*Отрывок со страницы*:
▬▬▬

‘- Зачем ты это, Яков, стучишь? Кто тебя слышит? Ведь никого нет! — сказал я…
Яков вскинул на меня своими большими глазами и в голосе его, как он отвечал, слышалась какая-то обрядная важность.
— Стою за Бога, за великого Государя, за Христов закон, за святое крещение, за все отечество и за всех людей… Обличаю начальников, начальников неправедных обличаю… Стучу’ {В. Г. Короленко. ‘В подследственном отделении’.}.
Так говорил старый арестант Яшка, отправляемый начальством в дом умалишенных.
Я цитирую бытовую сцену, списанную когда-то Владимиром Галактоновичем с натуры. Рассказ ‘В подследственном отделении’ не имел символического смысла, да, в сущности, не мог иметь. Но теперь, оглядываясь на закончившуюся жизнь Короленко, мы едва ли не вынуждены повторить те же слова:
‘…Кто тебя слышит? Ведь никого нет…’
Ибо (если говорить о прямом результате), разве не было одинаково безнадежным делом, — обличая неправедных начальников, ‘за все отечество’ стучать на Департамент полиции, и ‘за Христов закон’ стучать на чрезвычайку. Людей усердно казнили после статьи ‘Бытовое явление’, как казнили до нее, а письма Владимира Галактионовича к Луначарскому даже не были опубликованы в советской прессе.
Все слова сказаны о положении, которое занимал скончавшийся знаменитый писатель в том, что называют русской ‘общественностью’. Такого положения не занимал у нас никто со дня смерти Н. К. Михайловского. Толстой стоял особняком. Он был для ‘общественности’ слишком солист и слишком огромный человек. Владимира Галактионовича называли часто совестью русского народа. Незачем себя обманывать: народ его не знал, не знает и, вероятно, не скоро будет знать. Короленко весь целиком принадлежал русской демократической интеллигенции, тому, что в отчетах Государственных дум имело общее название ‘левого сектора’. В былые, далекие, давно минувшие времена — несколько лет тому назад — ‘левый сектор’ составлял девять десятых образованной России. Здесь имя Короленко стояло на огромной, недосягаемой высоте.

▬▬▬

*Что сделать*:
#1 Повторите слово в слово ту часть отрывка о Короленко, которая начинается со слов «Все слова сказаны» и заканчивается словами «огромной, недосягаемой высоте.».
#2 Переведите на английский язык предложение из отрывка о Короленко: «Так говорил старый арестант Яшка, отправляемый начальством в дом умалишенных».

▬▬▬

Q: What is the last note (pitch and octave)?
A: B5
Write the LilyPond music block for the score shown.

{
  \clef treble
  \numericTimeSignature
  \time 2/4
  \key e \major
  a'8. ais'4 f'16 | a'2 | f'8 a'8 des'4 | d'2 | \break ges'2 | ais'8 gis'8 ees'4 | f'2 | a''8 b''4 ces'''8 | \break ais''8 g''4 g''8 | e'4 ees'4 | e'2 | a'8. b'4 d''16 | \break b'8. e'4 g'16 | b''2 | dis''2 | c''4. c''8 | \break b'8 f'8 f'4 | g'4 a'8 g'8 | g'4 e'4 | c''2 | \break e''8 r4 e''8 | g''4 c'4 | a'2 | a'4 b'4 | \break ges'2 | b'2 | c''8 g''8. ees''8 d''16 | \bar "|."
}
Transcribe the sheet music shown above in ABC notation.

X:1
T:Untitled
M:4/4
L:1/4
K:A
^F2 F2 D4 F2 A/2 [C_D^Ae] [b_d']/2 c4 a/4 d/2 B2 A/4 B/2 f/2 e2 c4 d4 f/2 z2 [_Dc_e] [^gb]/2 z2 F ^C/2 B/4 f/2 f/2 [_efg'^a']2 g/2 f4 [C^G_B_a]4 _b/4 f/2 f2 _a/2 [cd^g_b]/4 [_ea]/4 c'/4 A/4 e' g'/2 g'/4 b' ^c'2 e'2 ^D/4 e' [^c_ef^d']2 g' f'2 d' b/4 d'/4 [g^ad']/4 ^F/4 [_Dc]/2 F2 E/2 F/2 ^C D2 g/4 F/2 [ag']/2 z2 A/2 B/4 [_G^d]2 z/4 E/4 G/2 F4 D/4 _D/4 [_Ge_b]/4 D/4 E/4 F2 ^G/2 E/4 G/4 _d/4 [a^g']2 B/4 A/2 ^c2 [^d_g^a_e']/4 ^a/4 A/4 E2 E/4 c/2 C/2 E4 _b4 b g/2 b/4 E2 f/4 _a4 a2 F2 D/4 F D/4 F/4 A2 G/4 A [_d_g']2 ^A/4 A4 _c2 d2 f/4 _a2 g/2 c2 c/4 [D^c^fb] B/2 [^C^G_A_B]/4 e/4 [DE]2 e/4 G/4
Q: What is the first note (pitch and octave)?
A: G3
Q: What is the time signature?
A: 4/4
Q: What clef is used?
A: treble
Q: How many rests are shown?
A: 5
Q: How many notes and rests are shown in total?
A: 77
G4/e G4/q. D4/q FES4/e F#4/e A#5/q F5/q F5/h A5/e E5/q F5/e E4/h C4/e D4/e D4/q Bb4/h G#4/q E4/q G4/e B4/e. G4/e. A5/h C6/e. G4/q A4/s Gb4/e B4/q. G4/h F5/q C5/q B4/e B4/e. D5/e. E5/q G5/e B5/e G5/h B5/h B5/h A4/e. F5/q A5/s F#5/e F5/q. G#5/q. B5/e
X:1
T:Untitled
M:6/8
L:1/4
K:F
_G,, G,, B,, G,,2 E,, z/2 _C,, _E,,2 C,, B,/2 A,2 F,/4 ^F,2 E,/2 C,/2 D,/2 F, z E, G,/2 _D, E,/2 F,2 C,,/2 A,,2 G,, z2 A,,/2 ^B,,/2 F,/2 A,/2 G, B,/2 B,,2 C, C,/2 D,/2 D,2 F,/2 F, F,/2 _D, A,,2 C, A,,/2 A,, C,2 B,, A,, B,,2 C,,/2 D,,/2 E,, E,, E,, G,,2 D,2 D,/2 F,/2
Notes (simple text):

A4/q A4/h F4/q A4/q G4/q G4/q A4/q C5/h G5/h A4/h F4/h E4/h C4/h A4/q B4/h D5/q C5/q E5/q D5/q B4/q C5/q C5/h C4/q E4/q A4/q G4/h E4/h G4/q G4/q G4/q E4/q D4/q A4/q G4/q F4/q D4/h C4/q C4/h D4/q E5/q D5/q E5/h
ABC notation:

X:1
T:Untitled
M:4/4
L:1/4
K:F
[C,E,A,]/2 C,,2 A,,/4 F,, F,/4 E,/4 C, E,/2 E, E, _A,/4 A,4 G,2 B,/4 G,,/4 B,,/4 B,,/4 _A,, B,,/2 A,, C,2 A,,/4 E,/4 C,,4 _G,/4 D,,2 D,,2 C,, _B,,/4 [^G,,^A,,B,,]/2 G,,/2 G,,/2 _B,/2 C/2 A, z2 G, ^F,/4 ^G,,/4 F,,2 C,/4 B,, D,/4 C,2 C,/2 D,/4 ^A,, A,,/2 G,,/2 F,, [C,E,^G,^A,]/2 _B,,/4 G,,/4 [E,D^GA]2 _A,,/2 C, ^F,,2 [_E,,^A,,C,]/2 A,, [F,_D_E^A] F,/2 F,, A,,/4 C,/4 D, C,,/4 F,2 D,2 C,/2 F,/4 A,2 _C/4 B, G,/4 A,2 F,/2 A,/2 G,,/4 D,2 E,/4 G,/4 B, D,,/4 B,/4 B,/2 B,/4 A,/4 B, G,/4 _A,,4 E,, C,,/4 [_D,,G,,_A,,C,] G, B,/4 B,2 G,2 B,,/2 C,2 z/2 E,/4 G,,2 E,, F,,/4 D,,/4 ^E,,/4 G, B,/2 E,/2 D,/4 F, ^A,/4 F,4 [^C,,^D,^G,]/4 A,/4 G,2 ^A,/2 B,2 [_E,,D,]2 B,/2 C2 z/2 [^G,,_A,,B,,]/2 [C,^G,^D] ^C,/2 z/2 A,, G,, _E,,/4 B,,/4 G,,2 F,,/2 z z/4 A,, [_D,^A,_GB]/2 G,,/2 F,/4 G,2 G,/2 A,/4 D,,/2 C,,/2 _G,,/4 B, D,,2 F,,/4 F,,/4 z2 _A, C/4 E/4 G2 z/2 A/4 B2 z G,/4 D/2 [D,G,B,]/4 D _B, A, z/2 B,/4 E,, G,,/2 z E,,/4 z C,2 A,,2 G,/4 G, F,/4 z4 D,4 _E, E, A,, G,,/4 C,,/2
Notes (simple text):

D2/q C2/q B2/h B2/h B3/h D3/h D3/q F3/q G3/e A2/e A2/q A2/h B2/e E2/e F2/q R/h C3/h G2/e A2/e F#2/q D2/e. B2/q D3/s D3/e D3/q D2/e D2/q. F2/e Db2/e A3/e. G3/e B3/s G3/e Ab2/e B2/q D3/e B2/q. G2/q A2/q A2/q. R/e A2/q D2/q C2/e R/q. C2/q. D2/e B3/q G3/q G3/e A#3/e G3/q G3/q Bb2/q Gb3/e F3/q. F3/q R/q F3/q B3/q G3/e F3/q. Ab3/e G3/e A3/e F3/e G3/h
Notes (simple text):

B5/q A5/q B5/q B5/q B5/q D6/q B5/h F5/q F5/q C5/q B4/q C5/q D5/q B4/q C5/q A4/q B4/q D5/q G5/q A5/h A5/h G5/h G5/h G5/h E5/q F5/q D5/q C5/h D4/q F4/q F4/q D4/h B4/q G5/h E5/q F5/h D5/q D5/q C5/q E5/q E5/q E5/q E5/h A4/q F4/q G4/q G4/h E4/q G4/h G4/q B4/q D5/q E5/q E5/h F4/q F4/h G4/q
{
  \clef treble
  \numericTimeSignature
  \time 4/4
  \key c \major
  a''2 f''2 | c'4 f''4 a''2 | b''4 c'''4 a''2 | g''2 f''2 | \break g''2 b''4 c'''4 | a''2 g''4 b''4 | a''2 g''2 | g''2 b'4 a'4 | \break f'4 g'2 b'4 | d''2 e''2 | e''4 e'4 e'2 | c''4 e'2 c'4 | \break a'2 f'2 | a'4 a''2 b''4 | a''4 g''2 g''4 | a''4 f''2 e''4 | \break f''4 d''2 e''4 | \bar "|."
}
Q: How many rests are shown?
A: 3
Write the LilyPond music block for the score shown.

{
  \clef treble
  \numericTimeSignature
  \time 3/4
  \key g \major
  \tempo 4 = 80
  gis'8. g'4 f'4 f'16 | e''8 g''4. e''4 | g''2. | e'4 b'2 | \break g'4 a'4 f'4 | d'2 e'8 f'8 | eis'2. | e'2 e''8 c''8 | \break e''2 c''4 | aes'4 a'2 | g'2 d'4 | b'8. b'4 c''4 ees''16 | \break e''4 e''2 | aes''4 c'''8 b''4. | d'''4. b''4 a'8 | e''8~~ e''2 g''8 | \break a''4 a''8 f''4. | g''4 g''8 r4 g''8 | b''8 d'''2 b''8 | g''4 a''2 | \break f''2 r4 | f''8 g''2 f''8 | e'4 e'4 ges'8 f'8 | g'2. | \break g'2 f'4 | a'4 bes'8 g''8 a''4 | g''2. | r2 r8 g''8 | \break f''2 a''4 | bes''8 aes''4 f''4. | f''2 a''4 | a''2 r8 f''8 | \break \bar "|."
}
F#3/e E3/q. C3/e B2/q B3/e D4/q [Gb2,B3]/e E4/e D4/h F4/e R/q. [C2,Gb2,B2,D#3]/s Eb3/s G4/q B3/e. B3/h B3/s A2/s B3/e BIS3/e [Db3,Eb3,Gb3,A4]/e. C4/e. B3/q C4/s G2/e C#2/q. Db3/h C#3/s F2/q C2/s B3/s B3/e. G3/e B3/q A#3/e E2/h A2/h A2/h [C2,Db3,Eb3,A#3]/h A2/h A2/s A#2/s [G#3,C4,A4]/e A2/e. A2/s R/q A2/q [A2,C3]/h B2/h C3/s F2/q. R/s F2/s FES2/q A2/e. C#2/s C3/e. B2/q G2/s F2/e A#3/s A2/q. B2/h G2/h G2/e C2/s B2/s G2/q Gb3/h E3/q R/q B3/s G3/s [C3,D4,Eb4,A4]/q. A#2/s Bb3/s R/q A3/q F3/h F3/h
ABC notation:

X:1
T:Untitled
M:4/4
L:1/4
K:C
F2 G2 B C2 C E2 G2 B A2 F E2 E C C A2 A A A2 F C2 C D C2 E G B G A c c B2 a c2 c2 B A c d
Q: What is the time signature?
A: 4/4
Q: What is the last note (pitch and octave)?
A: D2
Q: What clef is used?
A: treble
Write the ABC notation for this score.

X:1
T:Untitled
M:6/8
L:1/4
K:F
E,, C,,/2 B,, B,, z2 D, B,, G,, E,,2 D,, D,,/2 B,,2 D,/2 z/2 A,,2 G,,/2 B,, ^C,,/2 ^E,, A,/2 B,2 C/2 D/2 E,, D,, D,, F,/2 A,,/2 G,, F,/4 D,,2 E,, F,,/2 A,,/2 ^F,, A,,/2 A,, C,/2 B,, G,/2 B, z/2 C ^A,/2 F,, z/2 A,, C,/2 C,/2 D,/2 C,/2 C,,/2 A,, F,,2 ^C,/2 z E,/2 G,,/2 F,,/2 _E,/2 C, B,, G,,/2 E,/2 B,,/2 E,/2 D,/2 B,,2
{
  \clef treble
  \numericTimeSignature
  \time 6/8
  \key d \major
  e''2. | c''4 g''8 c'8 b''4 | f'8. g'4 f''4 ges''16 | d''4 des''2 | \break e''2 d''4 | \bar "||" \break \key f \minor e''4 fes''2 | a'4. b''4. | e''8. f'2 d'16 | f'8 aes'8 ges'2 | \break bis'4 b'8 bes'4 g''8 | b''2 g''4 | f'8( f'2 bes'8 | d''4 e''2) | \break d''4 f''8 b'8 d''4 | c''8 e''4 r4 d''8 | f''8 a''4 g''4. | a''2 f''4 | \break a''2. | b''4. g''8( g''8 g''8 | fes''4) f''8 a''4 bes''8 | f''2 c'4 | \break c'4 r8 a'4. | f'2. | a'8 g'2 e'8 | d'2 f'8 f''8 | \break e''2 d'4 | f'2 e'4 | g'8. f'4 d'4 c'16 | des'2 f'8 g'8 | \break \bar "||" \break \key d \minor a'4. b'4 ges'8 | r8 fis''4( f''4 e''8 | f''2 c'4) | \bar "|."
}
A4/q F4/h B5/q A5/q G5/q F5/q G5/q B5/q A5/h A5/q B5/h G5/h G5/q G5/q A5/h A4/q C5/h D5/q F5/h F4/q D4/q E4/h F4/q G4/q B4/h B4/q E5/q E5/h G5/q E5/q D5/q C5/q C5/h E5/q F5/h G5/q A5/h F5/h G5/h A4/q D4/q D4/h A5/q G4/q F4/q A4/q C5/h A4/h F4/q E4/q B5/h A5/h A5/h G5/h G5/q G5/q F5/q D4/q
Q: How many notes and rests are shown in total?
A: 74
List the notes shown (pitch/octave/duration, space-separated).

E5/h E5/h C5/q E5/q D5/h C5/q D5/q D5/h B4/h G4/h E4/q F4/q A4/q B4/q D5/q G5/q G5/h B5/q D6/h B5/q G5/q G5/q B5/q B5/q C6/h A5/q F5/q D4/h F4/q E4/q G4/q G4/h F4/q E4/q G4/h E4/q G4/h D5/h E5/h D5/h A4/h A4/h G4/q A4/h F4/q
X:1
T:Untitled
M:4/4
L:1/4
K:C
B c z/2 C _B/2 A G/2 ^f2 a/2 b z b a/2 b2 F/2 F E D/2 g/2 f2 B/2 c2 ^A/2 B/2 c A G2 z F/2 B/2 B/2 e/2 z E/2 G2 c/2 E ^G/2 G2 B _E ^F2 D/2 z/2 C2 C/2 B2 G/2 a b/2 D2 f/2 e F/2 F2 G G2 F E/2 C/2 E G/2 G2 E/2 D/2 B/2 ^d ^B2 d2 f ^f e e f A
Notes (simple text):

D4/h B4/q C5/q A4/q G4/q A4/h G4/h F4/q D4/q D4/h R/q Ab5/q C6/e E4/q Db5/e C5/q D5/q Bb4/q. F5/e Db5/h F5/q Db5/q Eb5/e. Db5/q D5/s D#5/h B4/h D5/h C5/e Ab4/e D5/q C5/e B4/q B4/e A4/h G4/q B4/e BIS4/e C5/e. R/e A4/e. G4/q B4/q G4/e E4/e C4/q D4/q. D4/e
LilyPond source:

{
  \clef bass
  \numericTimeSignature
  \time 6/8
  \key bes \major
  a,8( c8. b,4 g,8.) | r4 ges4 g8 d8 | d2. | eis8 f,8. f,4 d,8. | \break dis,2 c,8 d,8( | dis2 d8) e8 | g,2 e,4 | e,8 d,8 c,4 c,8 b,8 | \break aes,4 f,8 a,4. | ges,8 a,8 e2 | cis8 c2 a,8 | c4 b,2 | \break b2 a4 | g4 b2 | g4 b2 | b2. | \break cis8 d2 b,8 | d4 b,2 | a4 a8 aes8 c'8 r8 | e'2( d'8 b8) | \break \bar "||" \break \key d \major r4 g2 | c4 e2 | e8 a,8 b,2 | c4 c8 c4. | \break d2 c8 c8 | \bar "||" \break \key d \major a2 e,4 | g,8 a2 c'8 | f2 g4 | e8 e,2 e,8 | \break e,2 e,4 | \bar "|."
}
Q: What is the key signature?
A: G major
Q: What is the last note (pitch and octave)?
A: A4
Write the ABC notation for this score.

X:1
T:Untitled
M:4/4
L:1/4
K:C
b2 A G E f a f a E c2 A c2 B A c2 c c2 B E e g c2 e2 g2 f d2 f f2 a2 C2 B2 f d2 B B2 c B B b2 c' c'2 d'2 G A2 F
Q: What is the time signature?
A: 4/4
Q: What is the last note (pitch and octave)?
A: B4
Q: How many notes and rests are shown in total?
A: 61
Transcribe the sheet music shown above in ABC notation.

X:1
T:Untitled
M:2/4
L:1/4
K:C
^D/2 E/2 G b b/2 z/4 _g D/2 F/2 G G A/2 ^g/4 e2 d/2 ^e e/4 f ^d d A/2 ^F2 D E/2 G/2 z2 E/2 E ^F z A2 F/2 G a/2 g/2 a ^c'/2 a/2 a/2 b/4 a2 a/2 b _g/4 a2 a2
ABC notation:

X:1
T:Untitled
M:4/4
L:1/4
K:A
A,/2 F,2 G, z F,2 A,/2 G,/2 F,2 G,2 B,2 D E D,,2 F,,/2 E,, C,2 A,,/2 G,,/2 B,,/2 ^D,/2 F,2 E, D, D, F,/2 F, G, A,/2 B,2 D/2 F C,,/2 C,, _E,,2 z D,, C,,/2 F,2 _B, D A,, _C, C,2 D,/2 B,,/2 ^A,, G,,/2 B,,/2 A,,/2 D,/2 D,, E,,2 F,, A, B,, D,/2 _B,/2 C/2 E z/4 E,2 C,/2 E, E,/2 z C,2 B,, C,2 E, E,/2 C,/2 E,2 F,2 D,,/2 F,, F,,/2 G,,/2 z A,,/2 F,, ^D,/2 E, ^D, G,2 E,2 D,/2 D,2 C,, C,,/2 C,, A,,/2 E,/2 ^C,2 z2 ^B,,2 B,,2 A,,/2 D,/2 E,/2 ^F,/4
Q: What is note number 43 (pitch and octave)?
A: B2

▬▬▬

*Ответы к упражнению*:
#1
Все слова сказаны о положении, которое занимал скончавшийся знаменитый писатель в том, что называют русской ‘общественностью’. Такого положения не занимал у нас никто со дня смерти Н. К. Михайловского. Толстой стоял особняком. Он был для ‘общественности’ слишком солист и слишком огромный человек. Владимира Галактионовича называли часто совестью русского народа. Незачем себя обманывать: народ его не знал, не знает и, вероятно, не скоро будет знать. Короленко весь целиком принадлежал русской демократической интеллигенции, тому, что в отчетах Государственных дум имело общее название ‘левого сектора’. В былые, далекие, давно минувшие времена — несколько лет тому назад — ‘левый сектор’ составлял девять десятых образованной России. Здесь имя Короленко стояло на огромной, недосягаемой высоте.

#2 So spoke the old prisoner Yashka, who was being sent by the authorities to an insane asylum.